Police release new pictures of suspect in Molseed case

31 December 2001
Ian Herbert
The Independent

One of Britain's most ill-fated murder inquiries, which has already sent an innocent man to jail for 16 years, is piling more frustration on detectives who have now identified a prime suspect but cannot locate him.

The Lesley Molseed case has become better known for the Inland Revenue clerk who was wrongfully jailed for it – Stefan Kiszko – than the 11-year-old girl who set off to fetch a loaf of bread at Rochdale, Lancashire, on 5 October 1975 and never came back. She was sexually assaulted, stabbed 12 times and dumped on moors at Ripponden. In 1992, DNA from semen, found on Lesley's body but not revealed in court, proved Mr Kiszko's innocence. He was set free but died a year later.

Renewed belief that DNA could unlock the mystery prompted a second re-opening of the inquiry seven months ago. Since then a list of 103 potential suspects has been drawn up. The prime suspect is Raymond Hewlett, 56, a former Scots Guardsman, trawlerman and fairground worker. Two photographs of him have just been published by detectives – a step which reflects their desperation to find him.

Mr Hewlett was living in Todmorden – 10 miles from Rochdale – when Lesley was killed. He fled west Yorkshire for the Republic of Ireland soon after the murder. He had a record of crimes against girls for which he had served 18-month and four-year sentences. It was only after his release from a later, six-year, sentence for kidnapping a 14-year-old girl on a paper round in Cheshire, that police, realising the Kisko conviction was flawed, questioned Mr Hewlett in 1993. Most of his answers consisted of: "No reply."
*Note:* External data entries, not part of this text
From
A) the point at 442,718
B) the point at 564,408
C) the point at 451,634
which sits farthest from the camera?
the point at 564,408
He was linked to the scene of the crime as he owned a blue Morris 1000 van which matched the descriptions of 14 people who saw one parked in a lay-by at Ripponden on the day of Lesley's abduction. But it was insufficient evidence to charge him and he was released. The van has never been found and he has remained at large.
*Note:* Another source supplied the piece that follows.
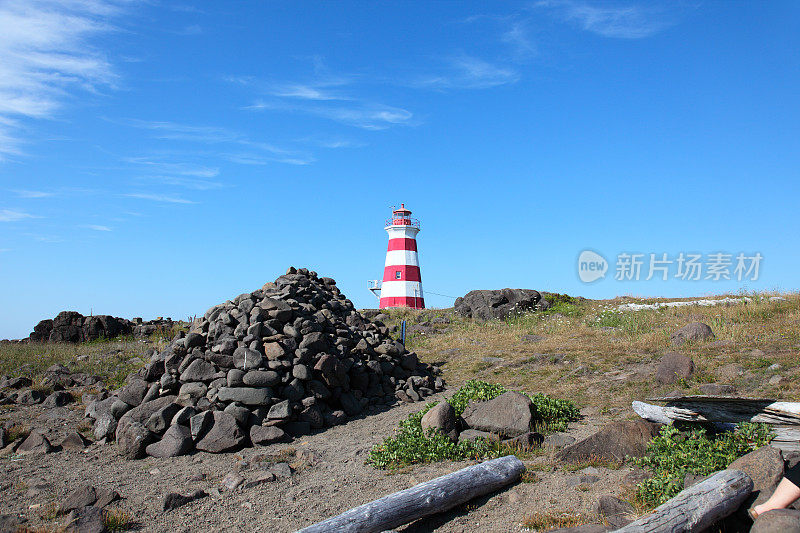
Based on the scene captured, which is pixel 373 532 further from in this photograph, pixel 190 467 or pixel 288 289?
pixel 288 289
Investigations in the early 1990s and published in Innocents, a book on the case written by a retired police officer and a local journalist, also established a previously unknown link between Mr Hewlett's family and friends of the Molseed family. This raised the possibility that Lesley had known her killer and might have got into his car without fear.

The two new photographs of Mr Hewlett – one, taken in Forres on Scotland's Moray Firth in October 1997 with his then girlfriend, a 25-year-old German national; the other used as a passport picture in 1995 in Milan – demonstrate his mobility and powers of evasion.

He has spent much of the last eight years in the Irish Republic – attractive to criminals like him because there are no passport controls or sex offenders' register – but he has also escaped detection by moving around continental Europe. His many relationships have yielded eight children. But despite several close shaves, he has evaded detection by British police, the Irish Gardai and Interpol.

After he was spotted cruising remote areas of Ireland in a van, a circular distributed to Garda stations warned that Mr Hewlett was a danger to children and should be kept under observation. The Irish Gardai, who want to question him in connection with a series of attempted abductions, know he has also claimed social welfare benefits in at least six places. Mr Hewlett is cunning, according to Irish officers. "[He] poses as an undercover police officer to search for young girls or befriends their families to gain access to children," said one. "To say we need to trace this man is an understatement," said Det Supt Max McClean, who leads the inquiry.